(Source material begins)

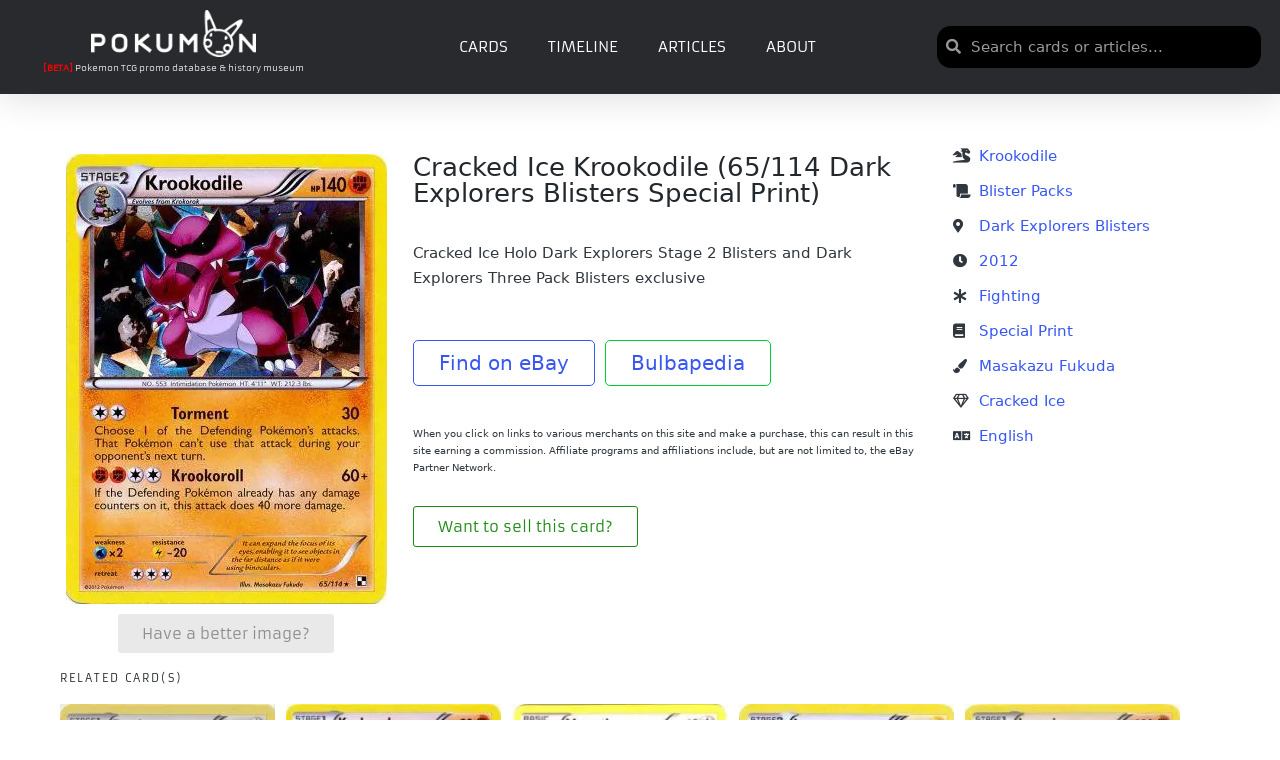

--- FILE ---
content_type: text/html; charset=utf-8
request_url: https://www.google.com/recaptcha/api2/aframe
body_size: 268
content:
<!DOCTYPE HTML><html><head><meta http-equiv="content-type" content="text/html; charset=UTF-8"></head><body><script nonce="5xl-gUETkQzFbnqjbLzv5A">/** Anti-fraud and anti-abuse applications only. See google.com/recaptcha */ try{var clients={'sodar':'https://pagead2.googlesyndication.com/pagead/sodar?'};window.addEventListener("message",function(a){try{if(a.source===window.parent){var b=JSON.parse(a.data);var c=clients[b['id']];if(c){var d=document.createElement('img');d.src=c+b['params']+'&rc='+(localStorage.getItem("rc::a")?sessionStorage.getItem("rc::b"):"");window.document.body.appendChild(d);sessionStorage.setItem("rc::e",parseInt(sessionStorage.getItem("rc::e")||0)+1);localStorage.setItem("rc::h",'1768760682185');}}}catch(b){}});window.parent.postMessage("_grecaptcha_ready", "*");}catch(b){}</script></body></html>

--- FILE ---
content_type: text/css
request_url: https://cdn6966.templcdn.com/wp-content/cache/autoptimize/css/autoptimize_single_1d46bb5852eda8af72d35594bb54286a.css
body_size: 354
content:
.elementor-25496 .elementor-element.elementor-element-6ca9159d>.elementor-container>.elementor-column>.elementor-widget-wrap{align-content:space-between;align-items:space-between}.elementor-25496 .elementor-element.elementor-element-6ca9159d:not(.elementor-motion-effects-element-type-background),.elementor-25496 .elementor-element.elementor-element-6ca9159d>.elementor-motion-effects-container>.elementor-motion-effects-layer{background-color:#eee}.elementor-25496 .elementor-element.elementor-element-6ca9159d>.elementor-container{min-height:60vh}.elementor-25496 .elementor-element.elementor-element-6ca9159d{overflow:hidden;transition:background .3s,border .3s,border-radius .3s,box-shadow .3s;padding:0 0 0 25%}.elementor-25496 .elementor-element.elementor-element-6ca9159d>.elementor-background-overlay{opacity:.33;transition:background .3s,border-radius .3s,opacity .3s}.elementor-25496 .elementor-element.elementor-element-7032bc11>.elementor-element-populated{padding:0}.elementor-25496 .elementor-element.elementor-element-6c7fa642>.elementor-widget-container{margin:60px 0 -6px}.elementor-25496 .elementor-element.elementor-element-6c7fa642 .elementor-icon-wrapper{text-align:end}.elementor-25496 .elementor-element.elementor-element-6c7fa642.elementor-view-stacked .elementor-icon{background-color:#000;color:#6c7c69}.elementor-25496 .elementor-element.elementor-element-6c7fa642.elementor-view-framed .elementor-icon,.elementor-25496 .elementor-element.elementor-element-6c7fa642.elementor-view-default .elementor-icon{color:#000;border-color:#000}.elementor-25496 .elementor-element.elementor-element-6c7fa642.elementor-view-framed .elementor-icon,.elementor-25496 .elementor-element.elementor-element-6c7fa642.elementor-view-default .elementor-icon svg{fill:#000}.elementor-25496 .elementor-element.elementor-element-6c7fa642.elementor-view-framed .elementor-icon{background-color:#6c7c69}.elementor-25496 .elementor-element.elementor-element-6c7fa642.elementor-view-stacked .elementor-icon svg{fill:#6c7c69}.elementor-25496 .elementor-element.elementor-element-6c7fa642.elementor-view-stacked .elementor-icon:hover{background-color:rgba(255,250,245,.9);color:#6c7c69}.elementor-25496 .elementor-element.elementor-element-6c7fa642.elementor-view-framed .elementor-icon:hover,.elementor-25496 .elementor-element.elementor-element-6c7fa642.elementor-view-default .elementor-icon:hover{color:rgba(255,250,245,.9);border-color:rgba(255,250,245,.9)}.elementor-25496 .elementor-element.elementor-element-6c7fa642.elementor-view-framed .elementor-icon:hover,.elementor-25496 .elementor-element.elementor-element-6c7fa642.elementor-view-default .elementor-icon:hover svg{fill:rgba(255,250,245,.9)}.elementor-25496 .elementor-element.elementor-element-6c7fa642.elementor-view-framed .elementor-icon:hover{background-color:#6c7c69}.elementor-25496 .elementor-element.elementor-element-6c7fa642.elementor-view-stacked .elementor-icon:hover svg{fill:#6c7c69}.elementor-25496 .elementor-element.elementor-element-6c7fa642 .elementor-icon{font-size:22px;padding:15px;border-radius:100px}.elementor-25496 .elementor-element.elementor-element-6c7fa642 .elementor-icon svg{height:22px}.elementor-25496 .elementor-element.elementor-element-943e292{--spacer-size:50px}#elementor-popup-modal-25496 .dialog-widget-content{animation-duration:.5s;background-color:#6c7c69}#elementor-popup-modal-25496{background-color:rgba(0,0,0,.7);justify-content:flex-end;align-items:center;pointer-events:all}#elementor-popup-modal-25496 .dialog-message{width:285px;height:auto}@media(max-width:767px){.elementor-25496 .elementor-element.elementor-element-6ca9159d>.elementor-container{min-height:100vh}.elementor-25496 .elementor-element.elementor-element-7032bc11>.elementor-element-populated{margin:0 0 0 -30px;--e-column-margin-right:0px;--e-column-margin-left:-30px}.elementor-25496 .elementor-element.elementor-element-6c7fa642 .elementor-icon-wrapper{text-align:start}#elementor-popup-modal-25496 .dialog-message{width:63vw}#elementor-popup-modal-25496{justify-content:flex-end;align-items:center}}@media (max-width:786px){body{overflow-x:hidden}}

(Source material ends)

Work instructions: Wherever a picture appears, omit it; copy the rest of the data exactly.

Written response:
--- FILE ---
content_type: text/html; charset=utf-8
request_url: https://www.google.com/recaptcha/api2/aframe
body_size: 268
content:
<!DOCTYPE HTML><html><head><meta http-equiv="content-type" content="text/html; charset=UTF-8"></head><body><script nonce="5xl-gUETkQzFbnqjbLzv5A">/** Anti-fraud and anti-abuse applications only. See google.com/recaptcha */ try{var clients={'sodar':'https://pagead2.googlesyndication.com/pagead/sodar?'};window.addEventListener("message",function(a){try{if(a.source===window.parent){var b=JSON.parse(a.data);var c=clients[b['id']];if(c){var d=document.createElement('img');d.src=c+b['params']+'&rc='+(localStorage.getItem("rc::a")?sessionStorage.getItem("rc::b"):"");window.document.body.appendChild(d);sessionStorage.setItem("rc::e",parseInt(sessionStorage.getItem("rc::e")||0)+1);localStorage.setItem("rc::h",'1768760682185');}}}catch(b){}});window.parent.postMessage("_grecaptcha_ready", "*");}catch(b){}</script></body></html>

--- FILE ---
content_type: text/css
request_url: https://cdn6966.templcdn.com/wp-content/cache/autoptimize/css/autoptimize_single_1d46bb5852eda8af72d35594bb54286a.css
body_size: 354
content:
.elementor-25496 .elementor-element.elementor-element-6ca9159d>.elementor-container>.elementor-column>.elementor-widget-wrap{align-content:space-between;align-items:space-between}.elementor-25496 .elementor-element.elementor-element-6ca9159d:not(.elementor-motion-effects-element-type-background),.elementor-25496 .elementor-element.elementor-element-6ca9159d>.elementor-motion-effects-container>.elementor-motion-effects-layer{background-color:#eee}.elementor-25496 .elementor-element.elementor-element-6ca9159d>.elementor-container{min-height:60vh}.elementor-25496 .elementor-element.elementor-element-6ca9159d{overflow:hidden;transition:background .3s,border .3s,border-radius .3s,box-shadow .3s;padding:0 0 0 25%}.elementor-25496 .elementor-element.elementor-element-6ca9159d>.elementor-background-overlay{opacity:.33;transition:background .3s,border-radius .3s,opacity .3s}.elementor-25496 .elementor-element.elementor-element-7032bc11>.elementor-element-populated{padding:0}.elementor-25496 .elementor-element.elementor-element-6c7fa642>.elementor-widget-container{margin:60px 0 -6px}.elementor-25496 .elementor-element.elementor-element-6c7fa642 .elementor-icon-wrapper{text-align:end}.elementor-25496 .elementor-element.elementor-element-6c7fa642.elementor-view-stacked .elementor-icon{background-color:#000;color:#6c7c69}.elementor-25496 .elementor-element.elementor-element-6c7fa642.elementor-view-framed .elementor-icon,.elementor-25496 .elementor-element.elementor-element-6c7fa642.elementor-view-default .elementor-icon{color:#000;border-color:#000}.elementor-25496 .elementor-element.elementor-element-6c7fa642.elementor-view-framed .elementor-icon,.elementor-25496 .elementor-element.elementor-element-6c7fa642.elementor-view-default .elementor-icon svg{fill:#000}.elementor-25496 .elementor-element.elementor-element-6c7fa642.elementor-view-framed .elementor-icon{background-color:#6c7c69}.elementor-25496 .elementor-element.elementor-element-6c7fa642.elementor-view-stacked .elementor-icon svg{fill:#6c7c69}.elementor-25496 .elementor-element.elementor-element-6c7fa642.elementor-view-stacked .elementor-icon:hover{background-color:rgba(255,250,245,.9);color:#6c7c69}.elementor-25496 .elementor-element.elementor-element-6c7fa642.elementor-view-framed .elementor-icon:hover,.elementor-25496 .elementor-element.elementor-element-6c7fa642.elementor-view-default .elementor-icon:hover{color:rgba(255,250,245,.9);border-color:rgba(255,250,245,.9)}.elementor-25496 .elementor-element.elementor-element-6c7fa642.elementor-view-framed .elementor-icon:hover,.elementor-25496 .elementor-element.elementor-element-6c7fa642.elementor-view-default .elementor-icon:hover svg{fill:rgba(255,250,245,.9)}.elementor-25496 .elementor-element.elementor-element-6c7fa642.elementor-view-framed .elementor-icon:hover{background-color:#6c7c69}.elementor-25496 .elementor-element.elementor-element-6c7fa642.elementor-view-stacked .elementor-icon:hover svg{fill:#6c7c69}.elementor-25496 .elementor-element.elementor-element-6c7fa642 .elementor-icon{font-size:22px;padding:15px;border-radius:100px}.elementor-25496 .elementor-element.elementor-element-6c7fa642 .elementor-icon svg{height:22px}.elementor-25496 .elementor-element.elementor-element-943e292{--spacer-size:50px}#elementor-popup-modal-25496 .dialog-widget-content{animation-duration:.5s;background-color:#6c7c69}#elementor-popup-modal-25496{background-color:rgba(0,0,0,.7);justify-content:flex-end;align-items:center;pointer-events:all}#elementor-popup-modal-25496 .dialog-message{width:285px;height:auto}@media(max-width:767px){.elementor-25496 .elementor-element.elementor-element-6ca9159d>.elementor-container{min-height:100vh}.elementor-25496 .elementor-element.elementor-element-7032bc11>.elementor-element-populated{margin:0 0 0 -30px;--e-column-margin-right:0px;--e-column-margin-left:-30px}.elementor-25496 .elementor-element.elementor-element-6c7fa642 .elementor-icon-wrapper{text-align:start}#elementor-popup-modal-25496 .dialog-message{width:63vw}#elementor-popup-modal-25496{justify-content:flex-end;align-items:center}}@media (max-width:786px){body{overflow-x:hidden}}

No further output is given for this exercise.